PACITAN MISTERI - Bismillah, salam literasi sejarah, Pacitan, Kota Misteri. Tradisi Wilujengan diperkirakan telah ada sejak abad ke-17 Masehi, pada masa kepemimpinan Adipati Setro Ketipo di wilayah Pacitan. Tradisi ini merupakan warisan adat budaya "Wilujengan," yang dipengaruhi oleh budaya Keraton Yogyakarta di bawah kepemimpinan Sri Sultan Hamengkubuwono I, atau Mangkubumi sebelum perjanjian Giyanti. Akulturasi budaya Islam dengan nilai-nilai adat dan tata krama Jawa tampak kuat dalam tradisi ini.
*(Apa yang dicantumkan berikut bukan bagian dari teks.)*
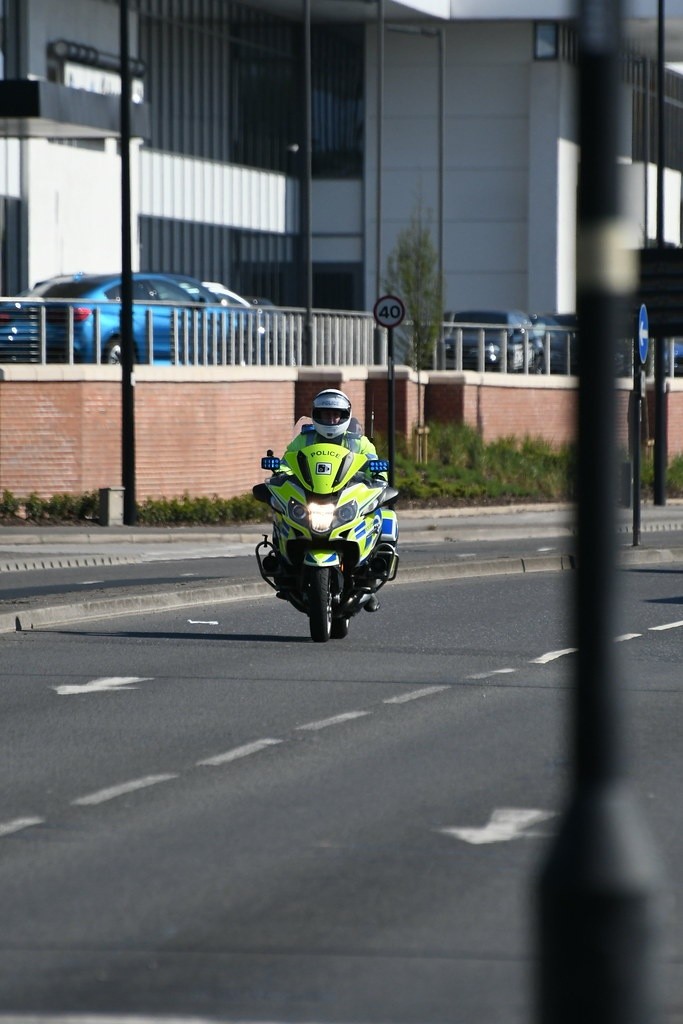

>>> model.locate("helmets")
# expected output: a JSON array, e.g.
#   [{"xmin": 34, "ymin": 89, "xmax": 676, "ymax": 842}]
[{"xmin": 311, "ymin": 389, "xmax": 351, "ymax": 440}]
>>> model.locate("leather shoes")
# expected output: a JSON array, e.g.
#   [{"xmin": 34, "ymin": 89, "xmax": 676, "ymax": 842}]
[
  {"xmin": 364, "ymin": 592, "xmax": 380, "ymax": 612},
  {"xmin": 263, "ymin": 556, "xmax": 280, "ymax": 585}
]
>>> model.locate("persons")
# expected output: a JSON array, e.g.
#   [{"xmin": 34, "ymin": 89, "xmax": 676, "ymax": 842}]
[{"xmin": 271, "ymin": 389, "xmax": 382, "ymax": 613}]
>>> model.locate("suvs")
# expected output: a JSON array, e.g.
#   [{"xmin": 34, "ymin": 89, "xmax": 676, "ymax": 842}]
[{"xmin": 430, "ymin": 306, "xmax": 546, "ymax": 378}]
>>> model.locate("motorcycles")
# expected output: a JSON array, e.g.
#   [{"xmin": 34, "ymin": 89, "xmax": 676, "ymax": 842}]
[{"xmin": 250, "ymin": 453, "xmax": 400, "ymax": 642}]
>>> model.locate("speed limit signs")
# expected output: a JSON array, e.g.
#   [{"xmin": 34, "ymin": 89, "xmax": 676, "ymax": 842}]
[{"xmin": 373, "ymin": 294, "xmax": 406, "ymax": 328}]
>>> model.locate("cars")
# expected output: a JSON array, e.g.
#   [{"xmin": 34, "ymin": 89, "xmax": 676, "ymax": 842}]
[
  {"xmin": 1, "ymin": 271, "xmax": 236, "ymax": 366},
  {"xmin": 164, "ymin": 271, "xmax": 309, "ymax": 368},
  {"xmin": 526, "ymin": 313, "xmax": 683, "ymax": 379}
]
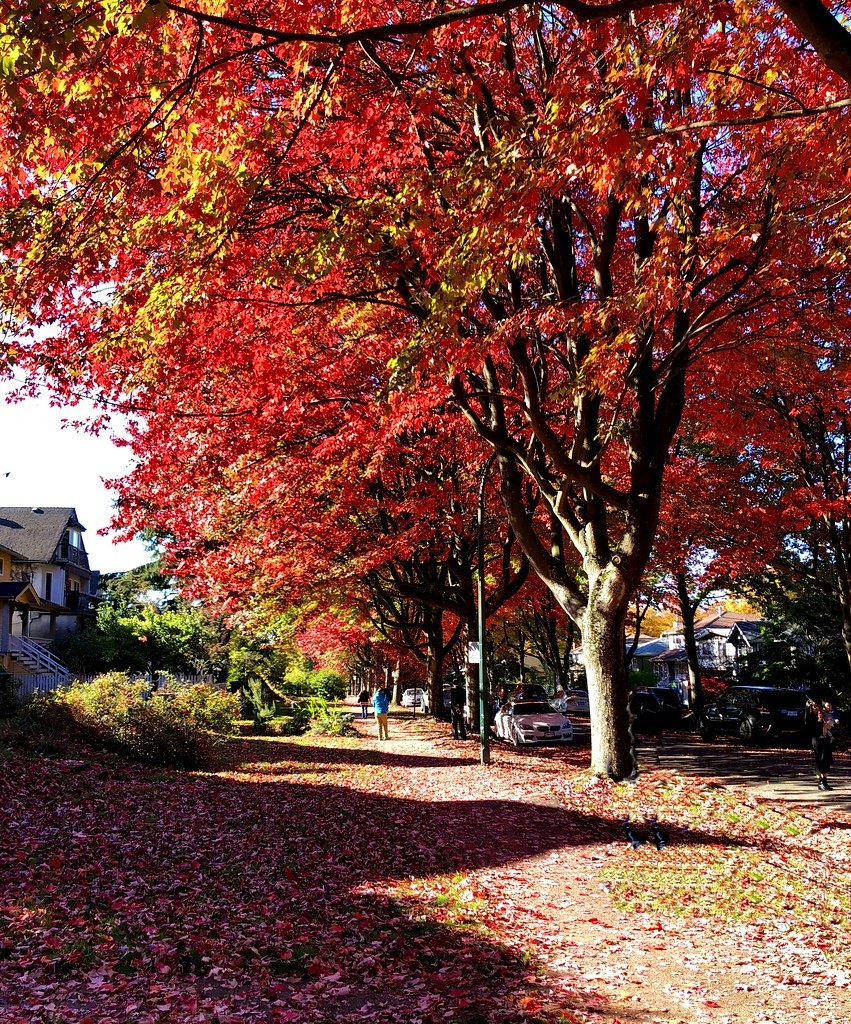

Secara filosofis, Wilujengan memiliki makna mendalam sebagai ungkapan rasa syukur kepada Allah SWT atas segala nikmat yang diberikan kepada seluruh isi alam semesta. Dalam pelaksanaannya, disajikan berbagai hidangan khas seperti jajanan pasar, nasi gurih (sekul suci ulam sari) dengan lauk ayam kampung yang gurih, serta urapan/kulupan (sayuran dengan bumbu parutan kelapa). Selain itu, turut disajikan polo pendem, yang meliputi kacang rebus, pisang rebus, ubi rebus, jagung rebus, dan lainnya.
Upacara ini dianggap sakral dan dihormati oleh masyarakat Pacitan hingga saat ini. Rangkaian prosesi Wilujengan diawali dengan doa kepada Allah SWT sebagai pemilik alam semesta, kemudian dilanjutkan dengan makan bersama sebagai simbol rasa syukur dan kebersamaan antar sesama makhluk.
Tradisi Wilujengan sangat terkait dengan rasa syukur terhadap nikmat yang diberikan Tuhan Yang Maha Esa, menjadi bukti nyata peninggalan leluhur dan menunjukkan tingginya peradaban adat serta tata krama masyarakat di masa lalu, yang masih lestari hingga kini.
Semoga Allah SWT senantiasa memberikan berkah kepada diri kita, keluarga, masyarakat, serta seluruh keturunan Nabi Muhammad SAW, dan seluruh alam semesta.